Making Allocation Requests

Allocations work the same way with multi-cluster:
apiVersion: allocation.agones.dev/v1
kind: GameServerAllocation
metadata:
  generateName: multi-cluster-allocation-
spec:
  # Local cluster tried first, then policies by priority
  required:
    matchLabels:
      game: my-game
      mode: battle-royale
  # Preferred criteria (optional)
  preferred:
    - matchLabels:
        agones.dev/fleet: preferred-fleet
  # Metadata to set on allocated GameServer
  metadata:
    labels:
      allocated-by: matchmaker
    annotations:
      player-id: "12345"
The allocation process:
  1. Try local cluster first
  2. If no GameServers available locally, try remote clusters by priority
  3. Within same priority, select cluster using weighted random
  4. Return first successfully allocated GameServer

Geographic-Based Allocation

Implement latency-based allocation by managing policies dynamically:
// Pseudo-code for geographic allocation
func AllocateNearestCluster(playerLocation Location) {
    // Determine nearest clusters
    nearestClusters := GetNearestClusters(playerLocation)
    
    // Create allocation request
    allocation := &allocationv1.GameServerAllocation{
        Spec: allocationv1.GameServerAllocationSpec{
            Required: metav1.LabelSelector{
                MatchLabels: map[string]string{
                    "game": "my-game",
                    "region": nearestClusters[0].Region,
                },
            },
        },
    }
    
    // Submit to nearest cluster
    result := client.Allocate(nearestClusters[0].Name, allocation)
    return result
}

Monitoring Multi-Cluster Allocation

Allocation Metrics by Cluster

# Allocation attempts by cluster (via fleet_name label)
rate(agones_gameserver_allocations_duration_seconds_count[5m]) by (fleet_name)

# Success rate by cluster
sum(rate(agones_gameserver_allocations_duration_seconds_count{status="Allocated"}[5m])) by (fleet_name) /
sum(rate(agones_gameserver_allocations_duration_seconds_count[5m])) by (fleet_name)

# Remote allocation latency
histogram_quantile(0.99,
  sum(rate(agones_gameserver_allocations_duration_seconds_bucket[5m])) by (le, fleet_name)
)

- [Instructions to follow]: In the passage on multi-cluster allocation, how is a cluster picked when several remote clusters share the same priority?

- [Data rows]:

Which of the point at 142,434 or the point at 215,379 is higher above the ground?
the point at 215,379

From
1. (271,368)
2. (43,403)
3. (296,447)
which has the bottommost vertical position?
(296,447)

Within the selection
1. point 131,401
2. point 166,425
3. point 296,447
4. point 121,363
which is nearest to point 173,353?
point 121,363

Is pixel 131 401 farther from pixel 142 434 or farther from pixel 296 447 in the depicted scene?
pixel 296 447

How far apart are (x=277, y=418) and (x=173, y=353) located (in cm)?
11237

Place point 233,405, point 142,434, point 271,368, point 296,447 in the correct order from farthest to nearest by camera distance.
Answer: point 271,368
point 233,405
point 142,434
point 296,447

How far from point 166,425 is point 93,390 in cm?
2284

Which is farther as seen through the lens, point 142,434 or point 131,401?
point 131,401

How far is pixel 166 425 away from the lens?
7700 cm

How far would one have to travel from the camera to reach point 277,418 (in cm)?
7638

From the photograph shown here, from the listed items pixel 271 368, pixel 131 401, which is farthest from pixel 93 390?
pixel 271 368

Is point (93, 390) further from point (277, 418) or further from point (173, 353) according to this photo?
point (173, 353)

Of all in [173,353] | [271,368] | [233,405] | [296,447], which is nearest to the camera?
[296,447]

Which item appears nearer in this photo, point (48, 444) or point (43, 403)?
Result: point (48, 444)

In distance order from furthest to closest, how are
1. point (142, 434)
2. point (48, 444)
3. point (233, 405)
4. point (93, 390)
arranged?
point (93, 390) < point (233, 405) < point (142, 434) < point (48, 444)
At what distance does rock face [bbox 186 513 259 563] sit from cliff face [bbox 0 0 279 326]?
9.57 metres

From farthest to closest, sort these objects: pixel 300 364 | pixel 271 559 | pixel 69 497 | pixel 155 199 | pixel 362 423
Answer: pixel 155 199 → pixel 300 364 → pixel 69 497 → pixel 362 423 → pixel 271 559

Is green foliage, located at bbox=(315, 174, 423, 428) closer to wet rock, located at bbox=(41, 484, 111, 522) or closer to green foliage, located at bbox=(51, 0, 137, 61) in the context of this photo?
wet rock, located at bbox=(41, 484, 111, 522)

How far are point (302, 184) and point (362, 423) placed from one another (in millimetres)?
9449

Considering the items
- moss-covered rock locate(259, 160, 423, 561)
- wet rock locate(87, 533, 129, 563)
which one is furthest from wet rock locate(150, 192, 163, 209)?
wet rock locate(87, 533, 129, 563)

- [Result for this exercise]: It is picked by weighted random selection.